## REQUISITOS:
Explique por que, no texto sobre a privatização da Vale do Rio Doce, a questão é abordada deixando de lado os argumentos nacionalistas. Responda em uma a três frases.

## TEXTO FORNECIDO:
● ● ● ●
Nos dois últimos anos tenho procurado, no Senado e nos debates de que tenho participado, abordar a questão da privatização da Vale do Rio Doce sob a lógica da globalização que move o governo Fernando Henrique, deixando de lado os argumentos nacionalistas que considero, em grande parte, anacrônicos e obsoletos.
Desde os tempos em que a palavra globalização ainda não estava inserida no vocabulário político nacional, a Vale já atuava de forma compete3nte e competitiva em um mercado altamente globalizado.
A Vale representa um sistema econômico global, com capacidade de estabelecer parcerias, atrair investimentos para o país e desenvolver processos de pesquisa capazes de garantir modernização e avanços tecnológicos, que estão presentes em diversos ramos da atividade econômica, abrangendo o setor mineral, de celulose, de siderurgia e transportes.
Não tenho dúvidas de que a Vale do Rio Doce é um dos poucos instrumentos de que o Brasil dispõe para investir de forma soberana no processo de globalização. Contudo, as prioridades do governo seguem uma direção totalmente oposta.
A propósito, a solução mágica que o BNDES encontrou para, em tese, obstaculizar a cartelização do setor foi vedar a compra da maioria das ações da Vale por empresas que fossem grandes consumidores ou concorrentes que atuassem de maneira ofensiva no mercado de minério de ferro.
Ocorre que os termos do edital terminam por direcionar o leilão para a Anglo American, que é maior empresa de mineração do mundo, com forte presença no mercado de ouro. O leilão da Vale virou um jogo de cartas marcadas, e o mercado aposta que não haverá lances que garantam ágio sobre o valor mínimo subestimado para a venda da empresa.
Por sua vez, a fórmula encontrada pelos cérebros privatizantes do BNDES para excluir as jazidas minerais da cotação do preço mínimo é de uma geniosidade predatória. O governo criou uma sociedade de pesquisa para administrar as novas descobertas em Serra Leste e Carajás que reserva 50% do capital para o BNDES e o restante para a Vale do Rio Doce.
As estimativas mais modestas apontam que essas reservas de ouro se equiparam ao potencial da África do Sul e valem entre US$ 3 bilhões e US$ 4 bilhões. Significa que a criatividade do governo tirou o "bode da sala" e salvou o país de um prejuízo de cerca de US$ 2 bilhões, transferindo graciosamente a outra metade para os compradores da Vale.
● ● ● ●
## EXTRATO DOS DADOS:
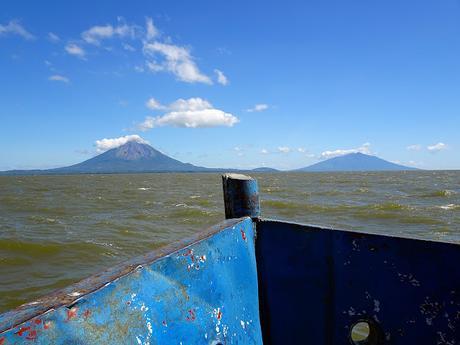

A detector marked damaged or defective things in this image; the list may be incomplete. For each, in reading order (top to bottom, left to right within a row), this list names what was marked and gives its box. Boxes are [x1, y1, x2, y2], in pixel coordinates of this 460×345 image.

rusty metal edge [0, 216, 252, 332]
● ● ● ●
## RESPOSTA:
Os argumentos nacionalistas ficam de lado porque quem fala os considera, em grande parte, anacrônicos e obsoletos. Por isso, prefere tratar a privatização da Vale sob a lógica da globalização que move o governo Fernando Henrique.